** Excerpted text follows **
# I'm going to have to sell my trains...



## studeclunker (Mar 15, 2009)

It looks like my situation has gotten to where my trains will have to be sacrificed. The good news about this is that someone might be able to pick up a complete right-of-way, rolling stock, and engines for a good price. The inventory of all my G-scale stuff has yet to be done (yuk!), it’s all in a storage unit, not at the house. Thus, I’ll have to get to that. However, here’s a few pictures (if I can remember how to post them here) and a link to another forum (if I can’t): 










Looks like I don't so here's a link:

I'm seriously considering selling my model trains[/b]

If you’re interested, I can be contacted by the same user name at Yahoo.com.

Thanks, and happy railroading. 

EDIT:

Well it looks like I can’t remember how to make either of them work. Very frustrating that. Anyone care to help with this?


----------



## Greg Elmassian (Jan 3, 2008)

Sorry to hear that. 

Also, you won't be able to do a classified ad since you aren't a 1st class member. 

If it's helpful, I will make space on my web site if you need to post pictures... and give you a link to a page of just your stuff. 

Regards, Greg


----------



## RRwannabe (Jan 20, 2009)

Click here . That should work Any diesels?


----------



## eheading (Jan 5, 2008)

RRwanabee has done it one better, but I just copied your web page and pasted it into my web address line above, and it took me right to your site. Nice looking trains, and REAL nice looking cars!!

Ed


----------



## aceinspp (Jan 2, 2008)

Sorry to here that you have to give up the trains. I See some neat stuff there. Send me a PM on the cost of the Atlantic. Later RJD


----------



## armorsmith (Jun 1, 2008)

Stude, 


Sorry to see a fellow large scaler leaving the hobby, we seriously need more among our ranks. 



I am short (3) sections of 20 ft diameter track to make a circle. I would be interested in what ever you have track wise. PM me off list when you know what you have. 


Bob C.


----------



## noelw (Jan 2, 2008)

Posted By Greg Elmassian on 14 Dec 2010 05:14 PM 
Sorry to hear that. 

Also, you won't be able to do a classified ad since you aren't a 1st class member.
** End of Excerpted text **
Exercise A
In the forum thread about selling model trains, where is the G-scale collection being kept?
Exercise B
Which user names appear as post authors in the forum thread about selling model trains?
Exercise C
Can you carry on the forum thread about selling model trains from the point where it stops?
These records were drawn from a separate source.
** Record set follows **
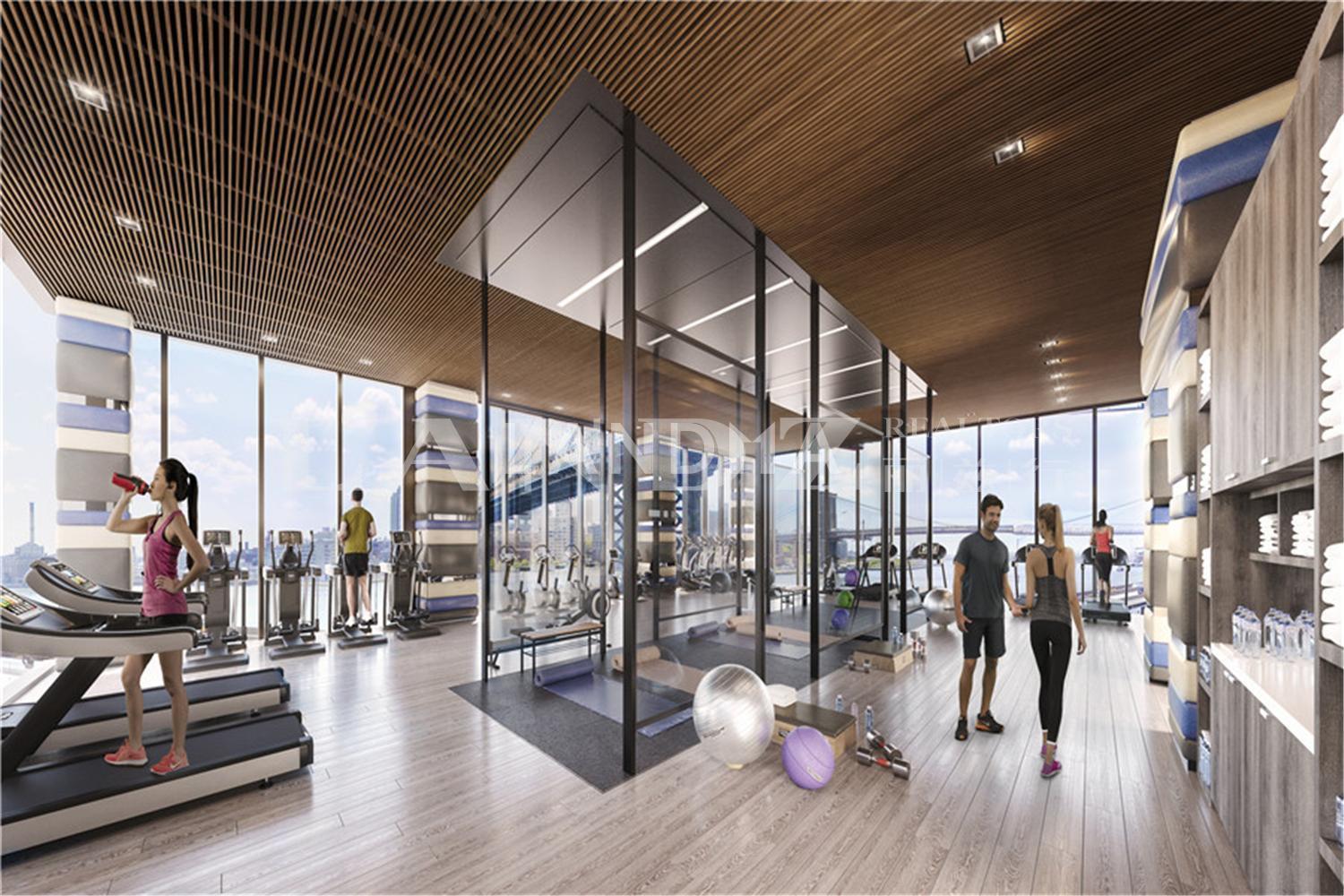 曼哈顿广场1号One Manhattan Square 官网图片 4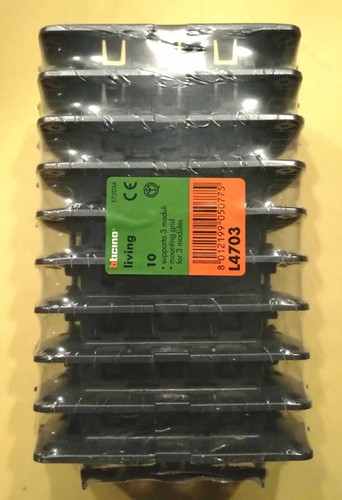 Stock originali l4703 - n., 10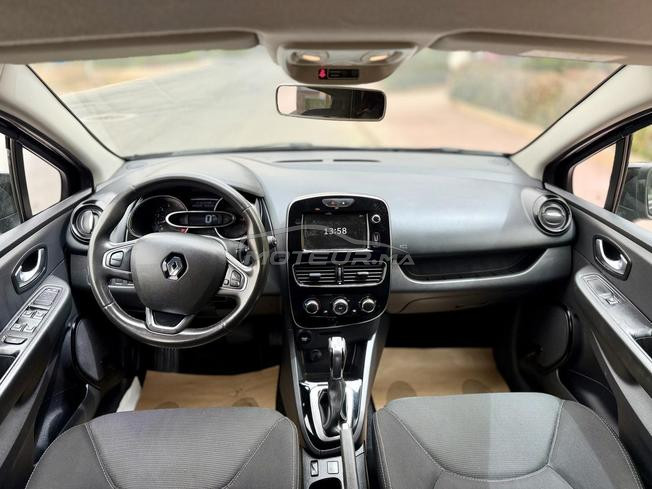 Renault Clio 4 Intense Automatique 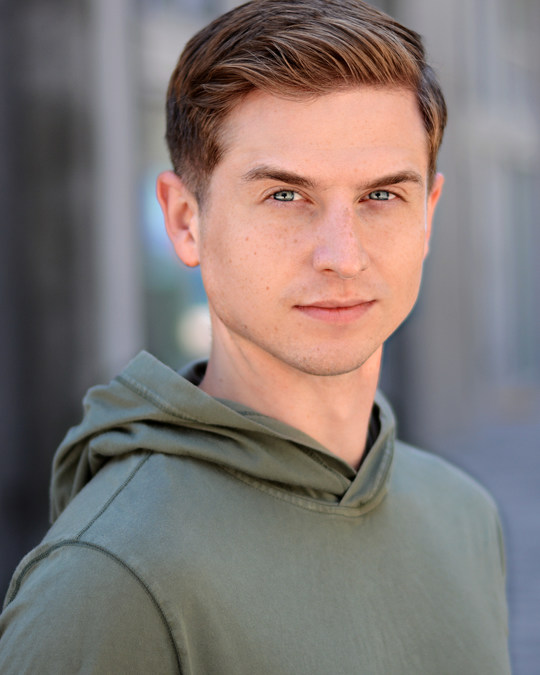 'Reveille' Star Jared Becker and 'Law & Order: SVU' actress Rebekah Kennedy to Lead Mind2Sight's LGBTQI+ Dark Drama 'Never Strangers' - Vimarsana News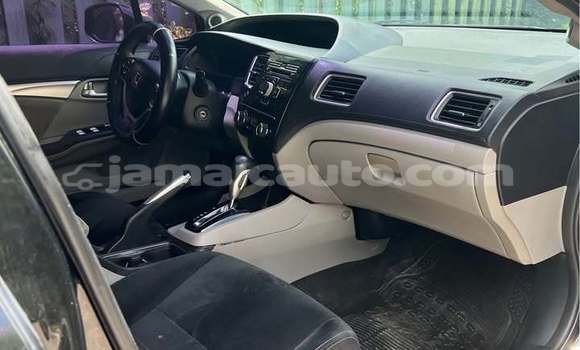 Acheter Occasion Voiture Honda Civic Noir à Port Antonio, Portland Acheter Occasion Voiture Honda Civic Noir à Port Antonio, Portland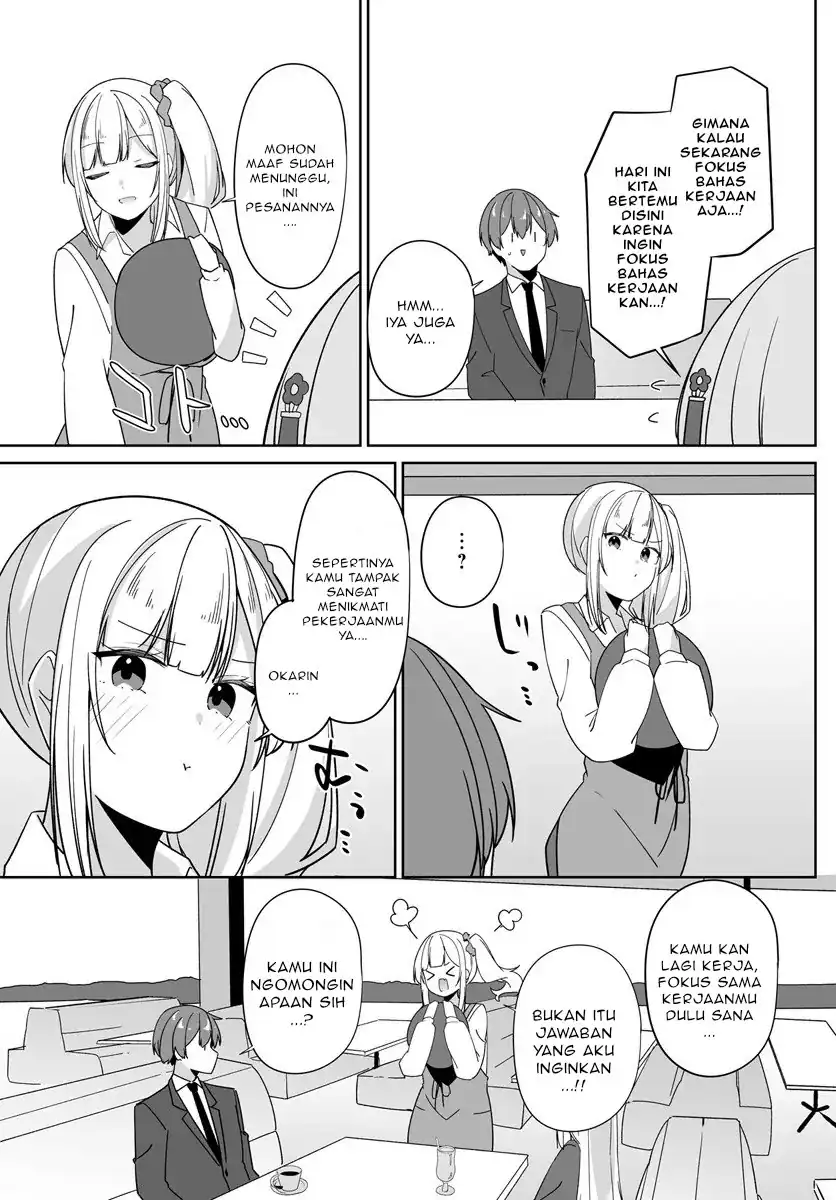 Madogiwa henshuu to baka ni sareta ore ga, futago JK to doukyo suru koto ni natta Chapter 7.2 Gambar 6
** End of Record set **
Answer space A
In a storage unit, not at the house.

Answer space B
studeclunker, Greg Elmassian, RRwannabe, eheading, aceinspp, armorsmith, noelw

Answer space C
If it's helpful, I will make space on my web site if you need to post pictures... and give you a link to a page of just your stuff. 

Regards, Greg 

We can do same as Greg.E if need to post some extra photos.. 
Hate to see anyone sell his colections.. Noel


----------



## Spule 4 (Jan 2, 2008)

Posted By RRwannabe on 14 Dec 2010 05:14 PM 
Click here . That should work Any diesels? 

Hey, I am a member of that forum also...any other train/Stude nuts here?


----------



## studeclunker (Mar 15, 2009)

Whomever fixed the picture and link issue, _thankyou._

Thanks Greg. I have a web site for picture storage, actually two… one on Photobucket and the other on Picasa. The pictures can be found here:

http://picasaweb.google.com/1018191...537/Trains# 

I will be adding a lot more in the next few days. We'll be going down and cataloging everything, then photographing it. That process will likely take a few days.

Questions about individual rolling stock and or track etc... would be best sent via e-mail. My user name is the same everywhere, studeclunker and for mail I'm at yahoo.com.

Bob, what type of track is that? If LGB, please let me know the ID number and I’ll look at what I’ve got later in the week. However, I’d rather sell you a whole box than piecemeal.


----------



## Splicer (Nov 29, 2008)

I'd like to make a claim on that Warbonnet Sante Fe you have pulling the green consist.


----------



## ShadsTrains (Dec 27, 2007)

Please do not discuss private sales in the forum.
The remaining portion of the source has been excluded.